Dans son sillage, d’autres fabricants tissent aussi leur toile. Citons le « Lea Multi 310 » issu de la série Ultimate du fabricant allemand Lauffenmühle. « Il s’agit d’un tissu multirisque destiné au lavage industriel (50 lavages) sur un poids de 310g/m² avec des retraits très faibles », explique Nicolas Fousseux, en charge de la direction commerciale chez Performance, un fournisseur de textiles techniques. Multirisque, cette nouvelle série protège contre les produits chimiques et les charges électrostatiques mais aussi contre la chaleur et les flammes, les projections de métaux liquides. « Ce tissu a été développé spécialement pour des utilisations dans le domaine de la pétrochimie, de l’industrie automobile, pour les entreprises de fourniture d’énergie, l’industrie lourde ainsi que pour les autorités publiques », explique le directeur commercial qui vient de lancer, dans la foulée le Bodyguard, Ranger AS 320 de Gauthier. « Il s’agit du premier tissu multirisque soudeur classe II, orange haute visibilité et non feu (fibre Protex) certifié pour le lavage industriel (50 lavages, plusieurs années) », assure Nicolas Fousseux. Autre fournisseur de textiles techniques, Sympatex Technologies cultive lui aussi la fibre multirisque avec la commercialisation prochaine d’un nouveau laminé coton/ modacrylique. « Ce produit répondra aux normes haute visibilité, à la chaleur et propagation de la flamme tout en antistatique et impérméable à la pluie », fait valoir Hervé Clerbout, directeur des ventes chez Sympatex Technologies SAS.

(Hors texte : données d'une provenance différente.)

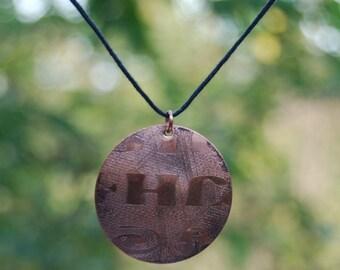 Large Sequoyah Pendant Necklace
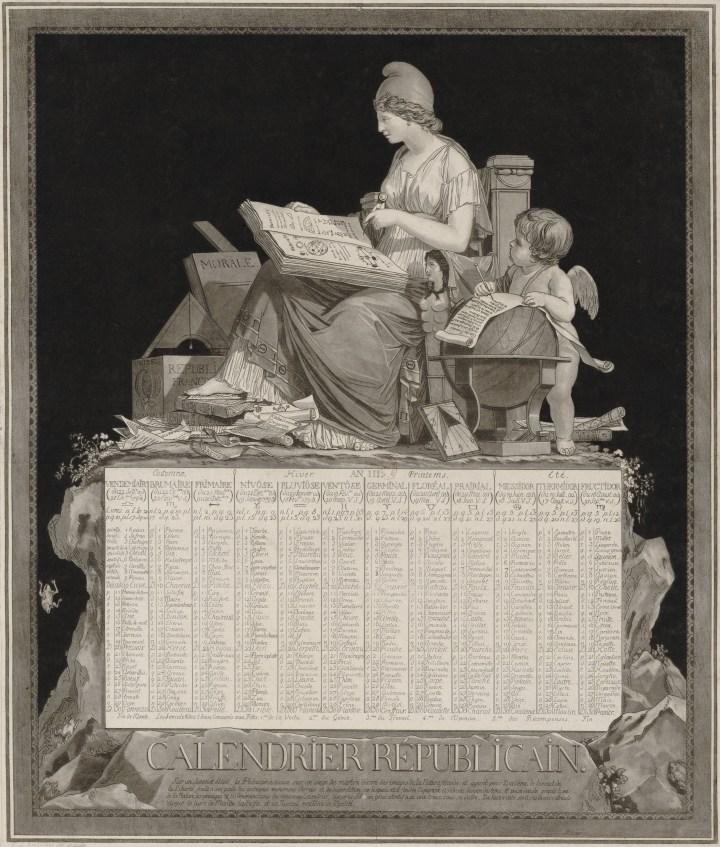calendario revolucionario Francia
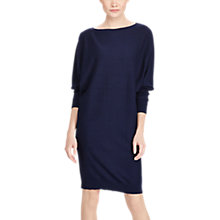 Buy Lauren Ralph Lauren Danessa Dress Online at johnlewis.com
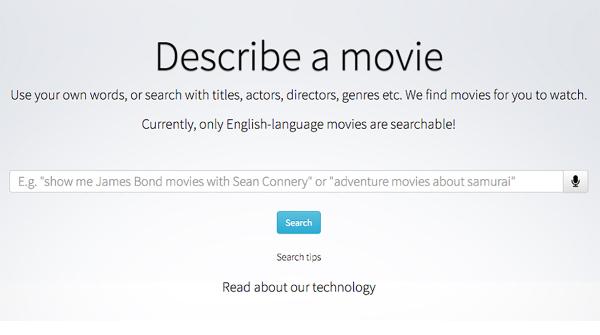 Arriva il motore di ricerca per i film di cui non si ricorda il titolo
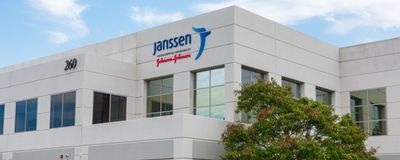 US Health Authorities Ask for Pause in J&J COVID-19 Vaccination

Les différents indices de protection chimique
> Une combinaison de protection chimique peut avoir un plusieurs indices d’étanchéité (de 1 à 6) :
– Type 1 : étanchéité aux gaz
– Type 2 : étanchéité limitée aux gaz
– Type 3 : étanchéité aux liquides
– Type 4 : étanchéité aux aérosols
– Type 5 : étanchéité aux particules solides
– Type 6 : étanchéité limitée aux éclaboussures de liquide
Textiles multinorme
« La demande des utilisateurs évolue vers des vêtements multifonction, antifeu et antistatique et antiacides comme le modèle 1705 », indique Annibal Ribeiro, directeur commercial de VPS, un spécialiste des vêtements de protection de sécurité à base de fibres aramides. « Nous avons beaucoup progressé sur le poids du vêtement. A titre d’exemple, nous sommes passés de 320 g/m2 à 260g/m2.» Moins lourds à porter, les vêtements destinés aux entreprises industrielles, mais aussi aux pompiers, contiennent notamment des fibres qui absorbent la transpiration, ce qui permet de les porter toute la journée. « Par ailleurs, comme ils sont désormais proposés en différents coloris (il en existe une trentaine de variétés), ils participent également à l’identité visuelle de l’entreprise », fait valoir Annibal Ribeiro.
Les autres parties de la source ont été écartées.